* **Problem to work on**
Among the records below, find the lines with the word "name" and copy them.

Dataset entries
▼

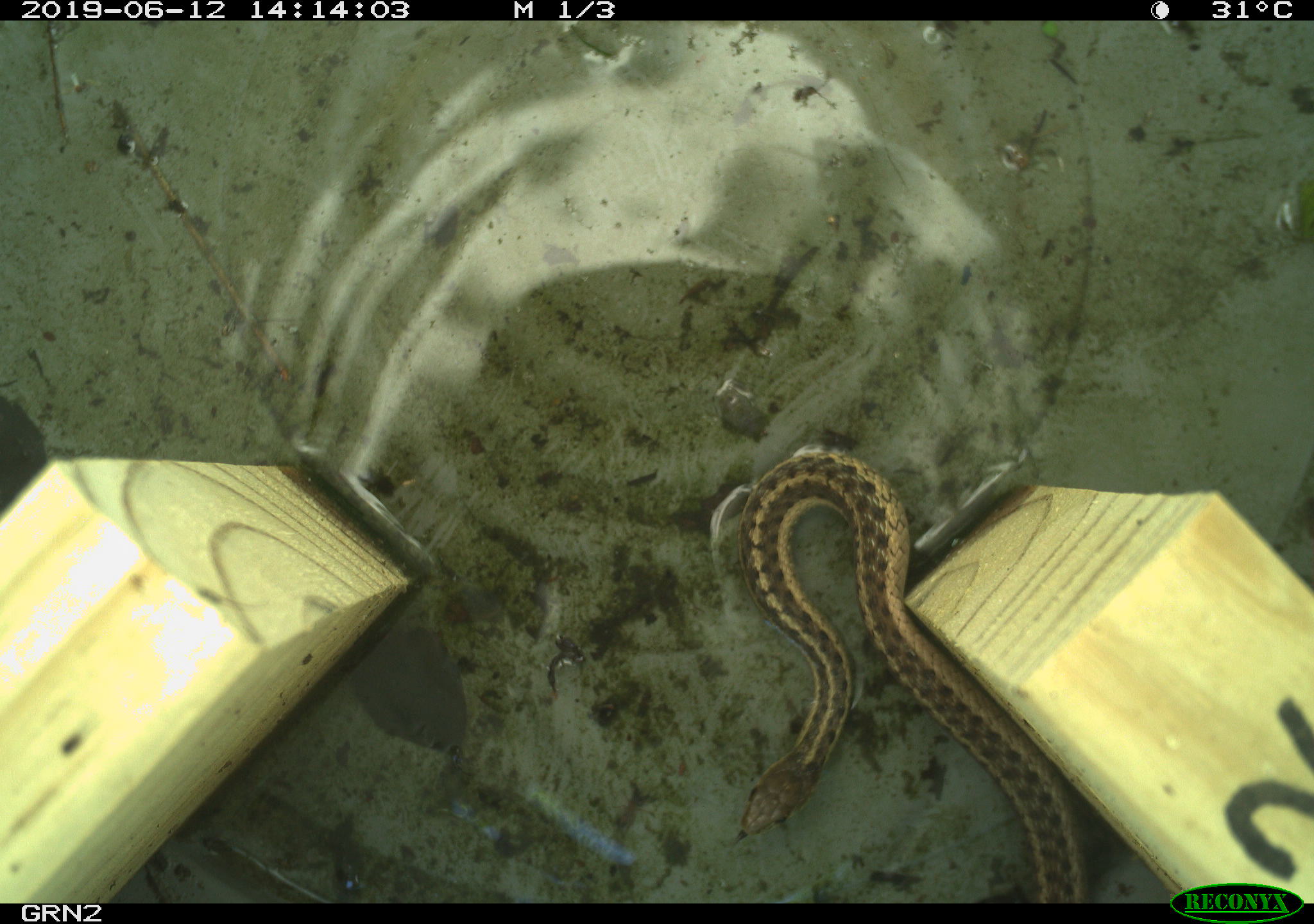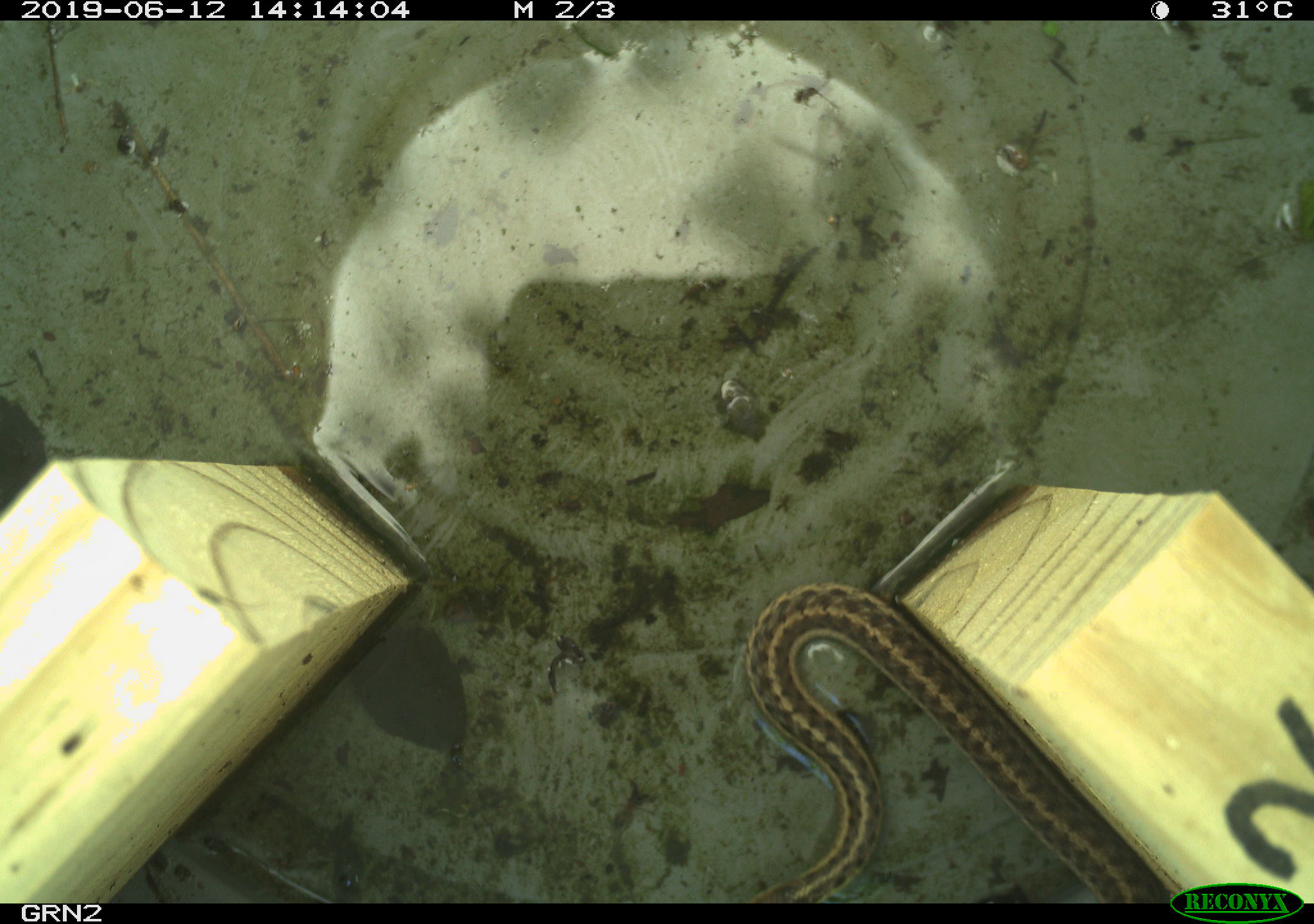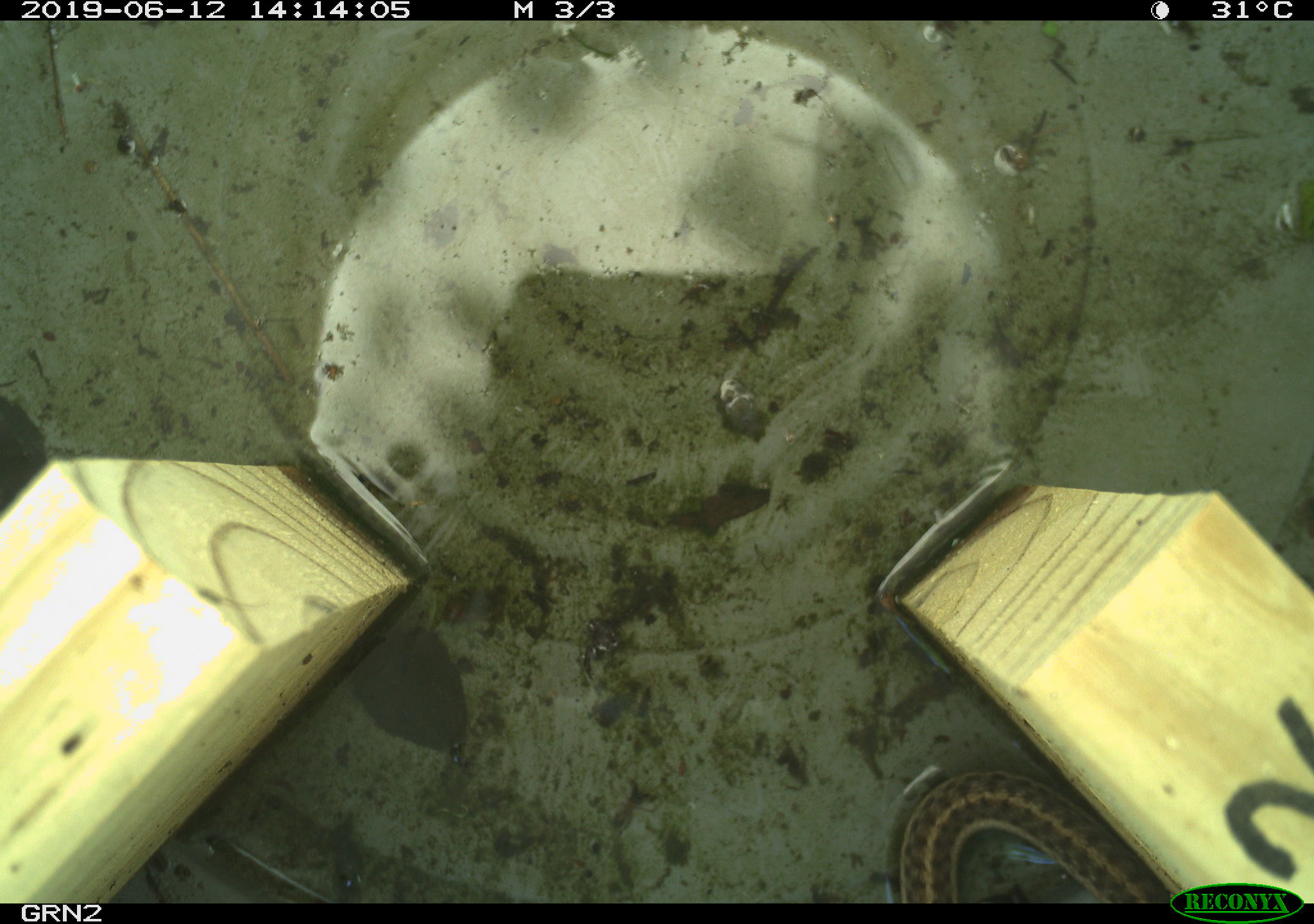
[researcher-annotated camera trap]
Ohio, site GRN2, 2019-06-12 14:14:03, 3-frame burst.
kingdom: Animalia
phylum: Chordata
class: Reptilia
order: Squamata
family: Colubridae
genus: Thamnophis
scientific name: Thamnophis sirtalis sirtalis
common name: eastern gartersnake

▲
▼

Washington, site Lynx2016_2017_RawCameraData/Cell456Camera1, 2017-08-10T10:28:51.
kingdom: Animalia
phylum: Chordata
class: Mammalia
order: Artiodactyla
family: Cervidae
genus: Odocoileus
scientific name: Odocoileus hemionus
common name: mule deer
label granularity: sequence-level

▲

* **Answer for this exercise**
scientific name: Thamnophis sirtalis sirtalis
common name: eastern gartersnake
scientific name: Odocoileus hemionus
common name: mule deer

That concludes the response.